Author: Kevin Emerson
Publisher: Crown Books for Young Readers
Release Date: February 24, 2014
Number of Pages: 304
Source of Book: ARC from author in exchange for honest opinion
When Anthony's angst-ridden rock 'n' roll lyrics go viral, he's unwittingly cast as the school rebel. The truth is, he's not trying to be anyone's hero.There is something about this book that struck a chord with me as a middle school teacher. Anthony reminded me of students I have currently and had in the past who feel misunderstood by their teachers...and seeing events from his perspective makes me want to do better by them. For this reason, I think Breakout is a book that teachers should read (especially Emerson's author's note about the inspiration for this character).
Anthony Castillo needs a new life. His teachers are clueless autocrats except for Mr. Darren, who’s in charge of the rock band program. The girls at school are either shallow cutebots or out of his league. And his parents mean well, but they just make things worse. It’s as if Anthony is stuck on the bottom level of his favorite video game, Liberation Force 4.5. Except there is no secret escape tunnel and definitely no cheat code.
Fed up, pissed off, and feeling trapped, Anthony writes his first song for his rock band, the Rusty Soles. His only problem: Arts Night. If he exercises his right to free speech and sings his original lyrics—where his own bombs will drop—he and his band will be through.

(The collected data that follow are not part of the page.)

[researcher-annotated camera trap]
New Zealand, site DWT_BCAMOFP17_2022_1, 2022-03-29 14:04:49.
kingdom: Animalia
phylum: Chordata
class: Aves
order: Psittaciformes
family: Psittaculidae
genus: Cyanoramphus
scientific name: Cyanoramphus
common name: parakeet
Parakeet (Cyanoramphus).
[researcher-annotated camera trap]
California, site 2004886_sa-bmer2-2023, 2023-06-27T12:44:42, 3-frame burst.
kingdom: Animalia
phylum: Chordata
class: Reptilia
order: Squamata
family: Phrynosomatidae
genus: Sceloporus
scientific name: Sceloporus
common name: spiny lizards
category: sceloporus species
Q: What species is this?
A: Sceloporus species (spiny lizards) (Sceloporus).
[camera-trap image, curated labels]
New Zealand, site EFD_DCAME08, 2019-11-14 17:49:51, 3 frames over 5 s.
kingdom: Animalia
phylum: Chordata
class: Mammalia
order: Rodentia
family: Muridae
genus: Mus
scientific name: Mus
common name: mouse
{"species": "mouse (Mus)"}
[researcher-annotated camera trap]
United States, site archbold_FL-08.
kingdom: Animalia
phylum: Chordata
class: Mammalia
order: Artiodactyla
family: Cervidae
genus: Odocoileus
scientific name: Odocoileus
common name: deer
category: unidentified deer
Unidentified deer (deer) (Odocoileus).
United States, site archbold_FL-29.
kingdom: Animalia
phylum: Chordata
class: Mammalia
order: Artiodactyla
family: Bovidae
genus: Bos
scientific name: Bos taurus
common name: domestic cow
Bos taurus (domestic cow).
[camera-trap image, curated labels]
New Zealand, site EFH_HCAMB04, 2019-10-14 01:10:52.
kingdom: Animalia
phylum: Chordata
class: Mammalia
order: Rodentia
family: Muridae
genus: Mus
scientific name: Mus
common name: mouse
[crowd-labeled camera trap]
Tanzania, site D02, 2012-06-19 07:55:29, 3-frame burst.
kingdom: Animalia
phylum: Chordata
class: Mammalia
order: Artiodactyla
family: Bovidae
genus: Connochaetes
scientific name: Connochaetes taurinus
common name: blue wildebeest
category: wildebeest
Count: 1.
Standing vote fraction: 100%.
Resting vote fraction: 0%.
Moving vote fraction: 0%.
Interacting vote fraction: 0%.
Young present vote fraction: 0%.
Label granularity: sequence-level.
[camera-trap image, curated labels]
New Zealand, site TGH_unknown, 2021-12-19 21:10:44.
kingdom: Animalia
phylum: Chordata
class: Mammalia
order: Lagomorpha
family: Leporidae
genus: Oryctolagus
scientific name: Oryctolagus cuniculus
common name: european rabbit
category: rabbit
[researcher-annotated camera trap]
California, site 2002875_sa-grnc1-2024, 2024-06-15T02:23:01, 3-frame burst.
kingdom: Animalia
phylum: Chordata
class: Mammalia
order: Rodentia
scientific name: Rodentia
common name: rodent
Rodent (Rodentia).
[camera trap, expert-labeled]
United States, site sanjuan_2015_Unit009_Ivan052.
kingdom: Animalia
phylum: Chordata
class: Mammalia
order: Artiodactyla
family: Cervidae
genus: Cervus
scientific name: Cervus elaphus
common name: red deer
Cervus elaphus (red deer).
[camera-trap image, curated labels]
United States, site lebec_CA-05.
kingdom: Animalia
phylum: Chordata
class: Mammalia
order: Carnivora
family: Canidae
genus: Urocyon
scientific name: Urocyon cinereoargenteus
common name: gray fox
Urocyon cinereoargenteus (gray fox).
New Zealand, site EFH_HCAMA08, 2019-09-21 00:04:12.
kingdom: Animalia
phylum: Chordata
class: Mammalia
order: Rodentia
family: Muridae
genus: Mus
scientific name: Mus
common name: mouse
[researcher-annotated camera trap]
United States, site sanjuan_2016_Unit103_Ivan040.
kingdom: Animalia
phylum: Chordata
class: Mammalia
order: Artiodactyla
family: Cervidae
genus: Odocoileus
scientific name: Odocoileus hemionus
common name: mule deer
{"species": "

The clock is ticking. Time for Anthony to pick his battles and decide what’s really worth fighting for.
Breakout will appeal to the boys in my classroom, but also some of the girls who want to get into the head of the boys and figure out what they're really thinking. But the best audience for this book will be the musicians or kids who feel misunderstood. They will relate to the main character and root for him as they go along on this twelve day journey with Anthony, to Arts Night when his band will play for the school, to figure out how to stand up for what he believes and be true to himself.
At it's heart, this is a book about perspectives and words and choices and wanting to be heard and being true to our feelings. That f-bomb word is a major factor in this book (although the actual word is never written out), but it's about so much more than just one polarizing word and a choice about whether to use it during a performance or not. The power of one word comes more from the intent behind it and the purpose for using it - it's about the emotion that caused that word to come out, as Anthony figures out and defends.
All of that being said, there were some specific references to things woven throughout that at times felt a little overused to me, but they did all end up connecting together at the end in a way that made sense. This could be more because I do not play video games, and so these references throughout would connect more with the intended teen audience who have more familiarity with them.
Kevin Emerson has again written a novel that is an ode to the music-loving teen, a call to action for teachers to understand their students, a story with universal themes of acceptance and finding one's own strength and figuring out what's right that will resonate with many readers, and rocking good writing that teens will relate to and devour.
Although Breakout is a different tone (and gender of main character) from Emerson's Exile, it is one to hand to students who enjoyed his writing and the music-centric elements.